Start SUPPLIED TEXT

How to Construct a Paxos Failure, and What It Teaches You

Murat Demirbas’s “Break Paxos” post frames the consensus algorithm as something to be attacked rather than explained. That framing is pedagogically useful in a way that a straight walkthrough is not. The goal of breaking a protocol forces you to specify exactly what breaking it would mean, and that question reveals which guarantees are actually unconditional.

Paxos provides two kinds of guarantees. Safety is unconditional: once a value is chosen, no other value can ever be chosen, regardless of failures, message delays, or concurrent proposals. Liveness is conditional: given a stable leader and a network that eventually delivers messages, the protocol will reach a decision. These two properties have different statuses. You cannot construct an execution that breaks safety without first violating an assumption the correctness proof explicitly depends on. You can break liveness by doing nothing more exotic than running two proposers simultaneously.

The gap between those two statuses is the most important thing to understand before building systems on top of Paxos.

Breaking Liveness

The dueling proposers scenario requires no special conditions beyond what the protocol itself permits: any node may initiate a proposal at any time.

Given three acceptors and two proposers, A and B:

1. A sends Prepare(1) to all three acceptors. All three promise ballot 1 and report no prior accepted values. A is ready for Phase 2.
2. B sends Prepare(2) before A sends Accept(1). All three acceptors have now promised ballot 2; they will reject A’s upcoming Accept(1).
3. A detects the failure and escalates: Prepare(3). All three acceptors promise ballot 3, invalidating B’s pending Phase 2.
4. B escalates to Prepare(4), invalidating A again.
5. The sequence continues indefinitely.

No value is ever chosen, and neither proposer violates a protocol rule at any step; this is a structural property of allowing multiple concurrent proposers, not a flaw in either implementation. The algorithm is working exactly as specified.

The standard response is to elect a single distinguished proposer. Paxos says nothing about how to do this. Leader election is its own protocol, and the specifics of when authority transfers and how long it lasts interact with the Multi-Paxos log recovery process in ways that have caused correctness incidents in production. The liveness fix has a surface area that connects directly back to the safety properties.

End SUPPLIED TEXT

SHORT PROBLEM A: Quote the listing from the line containing "Is (452,236) further" through its final line, both included.
The Paxos text and the listing come from unrelated sources.

Start PROVIDED MATERIAL

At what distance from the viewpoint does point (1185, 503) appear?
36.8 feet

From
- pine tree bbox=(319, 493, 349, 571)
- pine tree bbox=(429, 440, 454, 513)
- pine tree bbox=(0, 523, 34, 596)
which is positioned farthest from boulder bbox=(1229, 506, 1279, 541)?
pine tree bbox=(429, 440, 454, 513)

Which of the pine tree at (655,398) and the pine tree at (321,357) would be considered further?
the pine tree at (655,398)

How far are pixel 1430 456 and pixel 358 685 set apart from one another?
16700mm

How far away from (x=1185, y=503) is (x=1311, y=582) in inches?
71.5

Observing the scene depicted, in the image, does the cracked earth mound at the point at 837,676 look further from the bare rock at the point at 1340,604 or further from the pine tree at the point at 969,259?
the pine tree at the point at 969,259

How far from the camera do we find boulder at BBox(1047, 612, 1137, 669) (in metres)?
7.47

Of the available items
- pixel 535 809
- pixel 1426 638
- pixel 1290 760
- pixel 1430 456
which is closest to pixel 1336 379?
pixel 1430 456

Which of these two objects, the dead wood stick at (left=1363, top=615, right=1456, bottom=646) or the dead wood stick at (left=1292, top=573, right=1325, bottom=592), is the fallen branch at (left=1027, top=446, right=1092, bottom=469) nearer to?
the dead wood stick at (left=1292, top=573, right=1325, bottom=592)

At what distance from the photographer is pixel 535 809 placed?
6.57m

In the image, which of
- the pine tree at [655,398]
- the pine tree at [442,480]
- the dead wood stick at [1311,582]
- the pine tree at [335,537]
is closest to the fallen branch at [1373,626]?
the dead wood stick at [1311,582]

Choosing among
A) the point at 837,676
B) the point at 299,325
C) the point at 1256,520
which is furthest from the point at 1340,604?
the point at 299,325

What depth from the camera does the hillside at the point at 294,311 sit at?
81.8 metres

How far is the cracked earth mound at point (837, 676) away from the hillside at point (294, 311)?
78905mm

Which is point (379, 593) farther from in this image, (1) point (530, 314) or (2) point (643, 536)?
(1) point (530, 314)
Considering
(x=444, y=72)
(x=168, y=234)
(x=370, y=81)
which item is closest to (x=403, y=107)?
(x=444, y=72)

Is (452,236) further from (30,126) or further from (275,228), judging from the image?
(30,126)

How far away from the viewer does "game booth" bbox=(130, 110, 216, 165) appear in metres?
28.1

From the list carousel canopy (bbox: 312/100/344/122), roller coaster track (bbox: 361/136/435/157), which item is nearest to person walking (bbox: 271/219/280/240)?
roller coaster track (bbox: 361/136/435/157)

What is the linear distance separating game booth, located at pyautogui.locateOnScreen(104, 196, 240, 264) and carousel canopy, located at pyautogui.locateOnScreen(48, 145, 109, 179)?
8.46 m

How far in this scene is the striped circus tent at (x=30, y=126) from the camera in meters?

End PROVIDED MATERIAL

SHORT PROBLEM B:
Answer these from the Paxos text:
(i) Which of the two guarantees does it call unconditional?
(ii) How many acceptors does the dueling proposers scenario use?
(iii) Which ballot number does proposer B use in its first Prepare message?

ANSWER A:
Is (452,236) further from (30,126) or further from (275,228), judging from the image?
(30,126)

How far away from the viewer does "game booth" bbox=(130, 110, 216, 165) appear in metres?
28.1

From the list carousel canopy (bbox: 312/100/344/122), roller coaster track (bbox: 361/136/435/157), which item is nearest to person walking (bbox: 271/219/280/240)?
roller coaster track (bbox: 361/136/435/157)

What is the linear distance separating game booth, located at pyautogui.locateOnScreen(104, 196, 240, 264) and carousel canopy, located at pyautogui.locateOnScreen(48, 145, 109, 179)?
8.46 m

How far in this scene is the striped circus tent at (x=30, y=126) from the camera in meters?

ANSWER B:
(i) Safety
(ii) Three
(iii) 2